Adjustments have been made to the asset size of financial institutions that have to report mortgage data as required by the Home Mortgage Disclosure Act of 1975.
Banks, savings associations and credit unions are required to report HMDA data annually under Regulation C, which implements the act.
HMDA impacts most mortgage lenders located in metropolitan areas and requires them to collect, report and disclose application and origination information on purchase financing, home improvement loans and refinance transactions.
Included in HMDA reports are data about loan type, purpose and amount. They also include information about the loan applicant’s race, ethnicity, gender and income. Lenders also report the location of the property and loan pricing for some loans.
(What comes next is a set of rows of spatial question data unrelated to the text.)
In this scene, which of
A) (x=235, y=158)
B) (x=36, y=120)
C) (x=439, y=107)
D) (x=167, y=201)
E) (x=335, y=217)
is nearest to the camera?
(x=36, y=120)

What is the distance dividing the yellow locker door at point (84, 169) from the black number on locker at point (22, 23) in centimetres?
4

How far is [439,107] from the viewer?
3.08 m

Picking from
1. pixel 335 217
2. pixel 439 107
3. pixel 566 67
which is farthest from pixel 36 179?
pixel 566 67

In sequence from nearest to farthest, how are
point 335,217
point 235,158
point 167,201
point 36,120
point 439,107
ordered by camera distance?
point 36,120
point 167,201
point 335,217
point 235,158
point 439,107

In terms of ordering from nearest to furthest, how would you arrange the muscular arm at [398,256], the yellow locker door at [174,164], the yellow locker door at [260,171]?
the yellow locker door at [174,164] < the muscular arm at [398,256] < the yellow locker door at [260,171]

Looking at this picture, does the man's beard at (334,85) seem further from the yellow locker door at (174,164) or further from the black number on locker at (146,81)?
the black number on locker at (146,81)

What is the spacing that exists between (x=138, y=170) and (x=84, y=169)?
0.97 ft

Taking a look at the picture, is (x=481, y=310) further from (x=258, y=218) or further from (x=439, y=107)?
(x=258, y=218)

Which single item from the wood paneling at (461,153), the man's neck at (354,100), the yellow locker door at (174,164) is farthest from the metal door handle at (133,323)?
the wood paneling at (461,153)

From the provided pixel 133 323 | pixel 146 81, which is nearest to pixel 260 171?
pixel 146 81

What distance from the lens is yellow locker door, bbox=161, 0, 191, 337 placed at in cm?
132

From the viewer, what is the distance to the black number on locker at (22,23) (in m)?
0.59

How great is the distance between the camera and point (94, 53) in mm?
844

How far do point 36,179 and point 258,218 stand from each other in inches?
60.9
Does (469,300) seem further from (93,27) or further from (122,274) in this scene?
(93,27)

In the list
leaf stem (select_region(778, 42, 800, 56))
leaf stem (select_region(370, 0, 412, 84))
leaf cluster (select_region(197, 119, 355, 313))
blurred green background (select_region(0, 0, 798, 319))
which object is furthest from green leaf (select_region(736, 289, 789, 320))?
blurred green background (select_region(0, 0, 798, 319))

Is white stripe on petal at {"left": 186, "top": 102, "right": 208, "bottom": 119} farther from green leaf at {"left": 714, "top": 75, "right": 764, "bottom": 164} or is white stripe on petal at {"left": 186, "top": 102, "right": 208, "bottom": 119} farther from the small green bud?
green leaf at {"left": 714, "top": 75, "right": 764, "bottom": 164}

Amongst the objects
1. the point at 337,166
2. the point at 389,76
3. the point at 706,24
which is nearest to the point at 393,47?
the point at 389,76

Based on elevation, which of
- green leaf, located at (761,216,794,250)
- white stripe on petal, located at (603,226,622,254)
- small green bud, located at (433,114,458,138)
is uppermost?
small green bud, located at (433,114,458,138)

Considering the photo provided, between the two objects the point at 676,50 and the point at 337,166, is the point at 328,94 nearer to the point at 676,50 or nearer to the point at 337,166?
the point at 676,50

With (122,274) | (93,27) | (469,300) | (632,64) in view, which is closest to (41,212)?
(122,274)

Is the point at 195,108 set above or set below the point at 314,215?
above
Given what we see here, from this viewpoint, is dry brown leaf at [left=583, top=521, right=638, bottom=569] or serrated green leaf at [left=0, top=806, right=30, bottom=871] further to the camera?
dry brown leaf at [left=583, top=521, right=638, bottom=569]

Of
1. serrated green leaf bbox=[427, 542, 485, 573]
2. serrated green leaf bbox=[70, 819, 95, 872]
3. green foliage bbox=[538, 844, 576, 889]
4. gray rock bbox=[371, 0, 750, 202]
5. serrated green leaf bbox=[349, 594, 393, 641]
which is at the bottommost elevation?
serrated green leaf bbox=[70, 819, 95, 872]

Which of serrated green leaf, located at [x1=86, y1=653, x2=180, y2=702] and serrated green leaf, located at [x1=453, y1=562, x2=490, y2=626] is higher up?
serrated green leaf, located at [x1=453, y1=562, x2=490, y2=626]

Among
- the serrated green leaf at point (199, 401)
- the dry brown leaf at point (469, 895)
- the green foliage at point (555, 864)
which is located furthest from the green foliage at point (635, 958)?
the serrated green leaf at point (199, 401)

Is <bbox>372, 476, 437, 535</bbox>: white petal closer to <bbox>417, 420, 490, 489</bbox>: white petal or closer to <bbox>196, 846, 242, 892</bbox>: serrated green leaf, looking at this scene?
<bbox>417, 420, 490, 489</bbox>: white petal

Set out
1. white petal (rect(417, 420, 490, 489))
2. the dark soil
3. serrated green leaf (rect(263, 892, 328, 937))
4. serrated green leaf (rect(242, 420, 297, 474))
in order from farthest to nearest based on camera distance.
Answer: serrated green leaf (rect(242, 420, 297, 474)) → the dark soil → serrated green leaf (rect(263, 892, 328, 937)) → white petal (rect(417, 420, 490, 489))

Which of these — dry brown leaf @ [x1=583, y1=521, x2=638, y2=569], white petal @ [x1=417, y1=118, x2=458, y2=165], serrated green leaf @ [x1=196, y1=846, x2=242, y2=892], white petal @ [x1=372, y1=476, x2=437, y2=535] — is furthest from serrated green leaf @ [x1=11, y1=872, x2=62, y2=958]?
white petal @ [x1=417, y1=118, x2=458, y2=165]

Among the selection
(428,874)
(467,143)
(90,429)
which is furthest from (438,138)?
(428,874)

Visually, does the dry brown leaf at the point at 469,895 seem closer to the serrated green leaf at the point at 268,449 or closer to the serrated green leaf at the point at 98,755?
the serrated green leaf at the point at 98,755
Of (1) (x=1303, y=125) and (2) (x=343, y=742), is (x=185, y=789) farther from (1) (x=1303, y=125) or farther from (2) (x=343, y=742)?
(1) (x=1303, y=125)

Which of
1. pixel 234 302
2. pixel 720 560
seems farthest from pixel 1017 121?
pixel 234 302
However, existing regulations allow for an exemption to HMDA requirements if the institution’s assets don’t exceed $41 million.
The Consumer Financial Protection Bureau announced Friday that it is raising the asset requirement for exemption. The CFPB took over HMDA responsibility from the Federal Reserve Board.
Financial institutions with assets of no more than $42 million as of Dec. 31 will be exempt from collecting HMDA data in 2013, according to the CFPB’s final rule.
An exemption for next year, however, doesn’t impact data collection requirements for 2012.
The threshold is adjusted each year based on the annual increase in the Consumer Price Index for Urban Wage Earners and Clerical Workers. The index was up 2.23 percent for the 12 months ended Nov. 30.
“HMDA data are used to help determine whether financial institutions are serving the housing needs of their communities and to assist in identifying possible discriminatory lending patterns,” the CFPB stated.
The threshold has increased substantially from a decade ago, when it was $32 million.